By Lynette Norris
Greene Publishing, Inc.
At first, they thought they would have only about 200-300 camellia bushes. “But our involvement got way out of hand once we started growing and showing,” laughed Carol Selph, who with her husband Jerry, talked about their mutual love of, and addiction to, camellias. They now have over 3000 bushes.
Camellias, the roses of winter, the jewels of winter, the official state flower of Alabama, and members of the tea family, originated in China and traveled via ships to Italy, France and Spain in the 1740’s. In 1832, there is a record of a shipment of camellias from France arriving in Hoboken, New Jersey. By the mid 1800s they were making their way into the South via a Philadelphia florist who bought land in Charleston, S.C., and began growing and selling camellias to the Southern landed gentry.
Soon afterwards, they were known in every major southern city. The beautiful camellias of the Hardee Plantation, the historic home of Florida’s 23rd governor, Cary Augustus Hardee (serving 1921 to 1925), arrived by train from New Orleans in the 1860s.
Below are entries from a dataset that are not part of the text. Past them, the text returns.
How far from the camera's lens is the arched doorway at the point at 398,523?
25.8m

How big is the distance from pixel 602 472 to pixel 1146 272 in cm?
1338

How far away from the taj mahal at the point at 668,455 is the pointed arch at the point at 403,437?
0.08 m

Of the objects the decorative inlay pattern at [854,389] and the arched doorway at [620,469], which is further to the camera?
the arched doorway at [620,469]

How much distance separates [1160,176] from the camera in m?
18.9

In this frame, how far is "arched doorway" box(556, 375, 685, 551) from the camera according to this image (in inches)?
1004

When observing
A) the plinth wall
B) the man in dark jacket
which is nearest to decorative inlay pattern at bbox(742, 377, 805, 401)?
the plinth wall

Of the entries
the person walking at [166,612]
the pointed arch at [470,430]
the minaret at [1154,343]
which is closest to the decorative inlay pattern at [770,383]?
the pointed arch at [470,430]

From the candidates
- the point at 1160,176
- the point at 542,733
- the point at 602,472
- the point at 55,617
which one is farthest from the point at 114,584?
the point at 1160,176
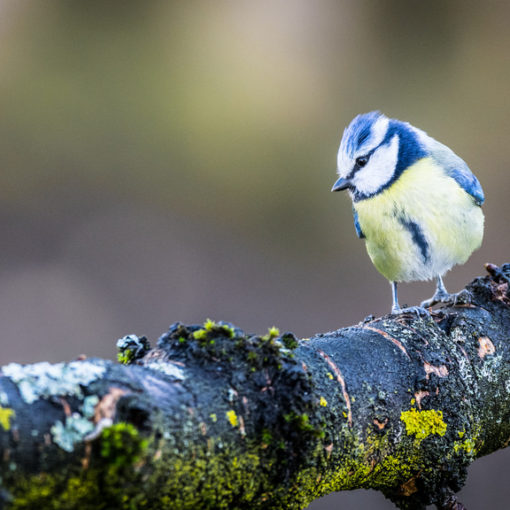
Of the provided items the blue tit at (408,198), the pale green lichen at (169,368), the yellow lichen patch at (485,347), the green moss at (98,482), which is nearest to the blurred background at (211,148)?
the blue tit at (408,198)

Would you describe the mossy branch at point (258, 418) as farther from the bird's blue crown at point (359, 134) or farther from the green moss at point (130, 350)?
the bird's blue crown at point (359, 134)

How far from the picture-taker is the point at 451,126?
305cm

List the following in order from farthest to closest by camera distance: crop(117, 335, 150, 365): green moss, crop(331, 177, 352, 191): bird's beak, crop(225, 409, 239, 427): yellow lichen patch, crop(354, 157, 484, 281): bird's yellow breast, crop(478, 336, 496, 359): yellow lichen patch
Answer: crop(331, 177, 352, 191): bird's beak, crop(354, 157, 484, 281): bird's yellow breast, crop(478, 336, 496, 359): yellow lichen patch, crop(117, 335, 150, 365): green moss, crop(225, 409, 239, 427): yellow lichen patch

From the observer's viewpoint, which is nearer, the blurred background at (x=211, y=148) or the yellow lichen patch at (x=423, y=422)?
the yellow lichen patch at (x=423, y=422)

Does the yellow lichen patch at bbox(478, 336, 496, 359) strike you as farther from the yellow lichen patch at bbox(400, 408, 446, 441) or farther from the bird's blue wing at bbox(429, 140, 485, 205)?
the bird's blue wing at bbox(429, 140, 485, 205)

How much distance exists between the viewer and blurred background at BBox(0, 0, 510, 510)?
8.96ft

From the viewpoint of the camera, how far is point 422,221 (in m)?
1.59

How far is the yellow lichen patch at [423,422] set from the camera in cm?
83

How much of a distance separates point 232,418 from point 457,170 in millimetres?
1262

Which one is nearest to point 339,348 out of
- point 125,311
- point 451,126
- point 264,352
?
point 264,352

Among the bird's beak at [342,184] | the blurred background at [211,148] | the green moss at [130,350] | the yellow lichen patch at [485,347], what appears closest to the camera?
the green moss at [130,350]

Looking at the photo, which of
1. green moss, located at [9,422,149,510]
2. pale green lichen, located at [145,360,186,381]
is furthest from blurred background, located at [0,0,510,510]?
green moss, located at [9,422,149,510]

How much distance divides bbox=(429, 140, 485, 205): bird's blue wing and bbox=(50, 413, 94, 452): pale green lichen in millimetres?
1367

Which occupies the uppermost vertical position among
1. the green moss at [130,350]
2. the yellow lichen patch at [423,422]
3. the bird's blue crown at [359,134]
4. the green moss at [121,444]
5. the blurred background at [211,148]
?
the blurred background at [211,148]
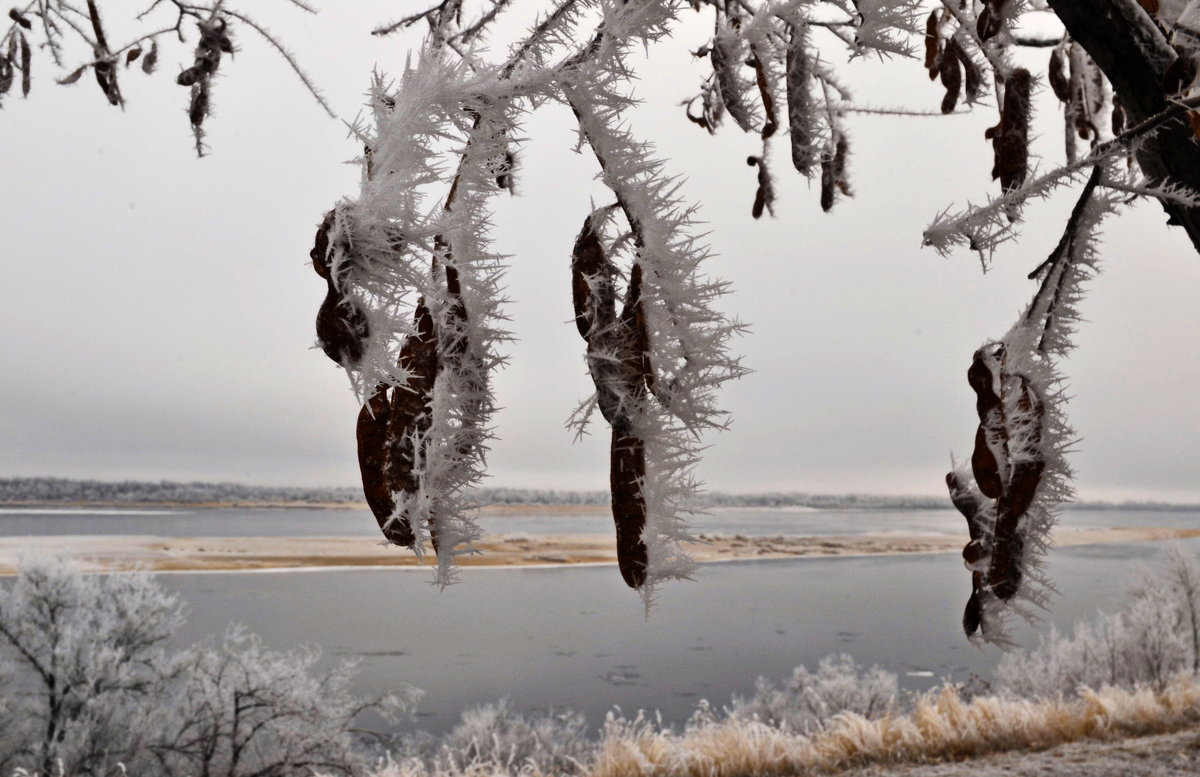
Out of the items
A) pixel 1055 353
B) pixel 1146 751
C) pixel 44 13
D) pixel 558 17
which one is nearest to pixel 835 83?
pixel 1055 353

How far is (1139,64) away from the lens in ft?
2.37

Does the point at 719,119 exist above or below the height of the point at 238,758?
above

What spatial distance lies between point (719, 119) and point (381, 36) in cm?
67

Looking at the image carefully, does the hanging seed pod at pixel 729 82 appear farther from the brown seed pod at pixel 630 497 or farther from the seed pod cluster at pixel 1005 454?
the brown seed pod at pixel 630 497

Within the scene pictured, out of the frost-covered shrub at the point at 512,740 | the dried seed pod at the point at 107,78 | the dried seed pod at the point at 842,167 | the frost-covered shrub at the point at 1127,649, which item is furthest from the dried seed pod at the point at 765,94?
the frost-covered shrub at the point at 1127,649

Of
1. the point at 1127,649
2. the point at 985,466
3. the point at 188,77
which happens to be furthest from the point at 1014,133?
the point at 1127,649

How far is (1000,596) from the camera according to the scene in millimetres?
Answer: 722

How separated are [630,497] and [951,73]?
98 centimetres

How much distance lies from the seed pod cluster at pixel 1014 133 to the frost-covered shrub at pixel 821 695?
245 inches

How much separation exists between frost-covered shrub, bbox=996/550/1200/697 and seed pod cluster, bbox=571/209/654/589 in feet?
26.6

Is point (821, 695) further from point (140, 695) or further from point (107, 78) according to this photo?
point (107, 78)

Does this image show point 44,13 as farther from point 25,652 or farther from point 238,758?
point 25,652

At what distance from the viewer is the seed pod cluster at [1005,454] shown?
64 cm

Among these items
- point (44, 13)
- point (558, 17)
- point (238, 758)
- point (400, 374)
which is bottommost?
point (238, 758)
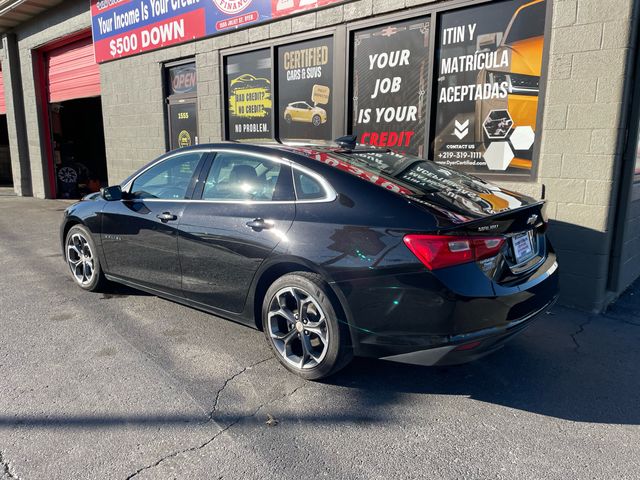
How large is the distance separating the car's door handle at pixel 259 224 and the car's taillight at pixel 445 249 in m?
1.04

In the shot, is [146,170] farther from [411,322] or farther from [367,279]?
[411,322]

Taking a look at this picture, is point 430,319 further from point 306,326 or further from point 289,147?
point 289,147

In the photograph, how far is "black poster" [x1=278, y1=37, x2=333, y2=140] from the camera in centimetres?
704

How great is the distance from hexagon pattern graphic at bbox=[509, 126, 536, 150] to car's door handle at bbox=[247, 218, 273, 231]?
3.25 meters

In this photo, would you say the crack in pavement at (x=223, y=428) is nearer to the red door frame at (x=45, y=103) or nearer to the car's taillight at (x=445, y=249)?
the car's taillight at (x=445, y=249)

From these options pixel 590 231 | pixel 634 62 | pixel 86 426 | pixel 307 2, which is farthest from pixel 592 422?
pixel 307 2

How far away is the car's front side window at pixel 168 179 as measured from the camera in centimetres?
411

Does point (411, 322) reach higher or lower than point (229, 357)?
higher

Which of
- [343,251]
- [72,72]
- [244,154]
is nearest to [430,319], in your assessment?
[343,251]

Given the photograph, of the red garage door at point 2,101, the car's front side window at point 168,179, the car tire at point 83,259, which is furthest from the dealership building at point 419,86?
the red garage door at point 2,101

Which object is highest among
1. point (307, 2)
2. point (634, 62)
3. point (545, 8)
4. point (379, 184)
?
point (307, 2)

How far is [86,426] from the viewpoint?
8.92 ft

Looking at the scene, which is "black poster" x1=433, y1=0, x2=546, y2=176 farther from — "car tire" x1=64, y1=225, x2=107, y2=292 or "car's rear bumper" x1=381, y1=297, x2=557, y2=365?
"car tire" x1=64, y1=225, x2=107, y2=292

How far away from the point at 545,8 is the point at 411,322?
3826mm
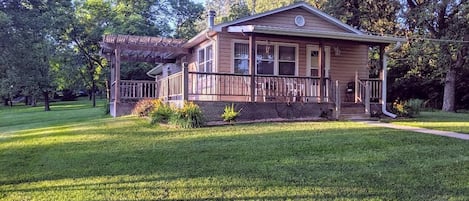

At first, they graced church grounds and plantations almost exclusively, and there was just the single bloom variety, in either red or white.
Now there are over 30,000 different registered varieties, and they can be found anywhere, in private yards and public parks, in formal gardens, in nurseries and garden center and the Selphs grow about 1,100 of those varieties on their land – japonicas, sasanquas, reticulatas, single and double blooms, in all colors of red, white, pink, and everything in between. “These are not your grandmother’s camellias,” said Carol.
Jerry, who grew up in Cherry Lake, spent about 25 years selling fertilizer and other chemicals in Ft. Pierce before retiring and moving back close to home with his wife Carol. They now live about halfway between Cherry Lake and Quitman, Ga., where they took up the hobby that soon became their passion.
Camellias bloom primarily in winter months and are beautiful year round because of their leathery leaves – dark green and usually glossy on top and much paler underneath. They grow into hardy, woody tree-like shrubs.
In the winter, their big, showy flowers are literally showstoppers, and the Selphs constantly prune, dead-head, and de-bud their bushes to produce even bigger blooms. At times, they remove as many as half the buds on a tree in order to get bigger flowers.
However, it’s not only the big flowers that judges love. The ‘Pink Perfection’ a small, delicate pink blossom, still wins a lot of shows, too.
“Judges look for the flower that speaks to them,” said Carol, whether it’s the diminutive ‘Pink Perfection’ or its bigger cousins, the ‘Frank Houser’ or the ‘Leila Gibson.’ There is even a flower called the ‘Henry Lunsford,’ named after an uncle of Mary Ellen Greene of Greene Publishing. Lunsford, a camellia enthusiast, cultivated and registered that variety in the mid-1980s.
People from all walks of life come under the camellias’ charm. Doctors, lawyers, college professors, judges…anyone can become passionate growers of the nearly endless varieties, searching for that perfect blossom that wins the hearts of judges in shows.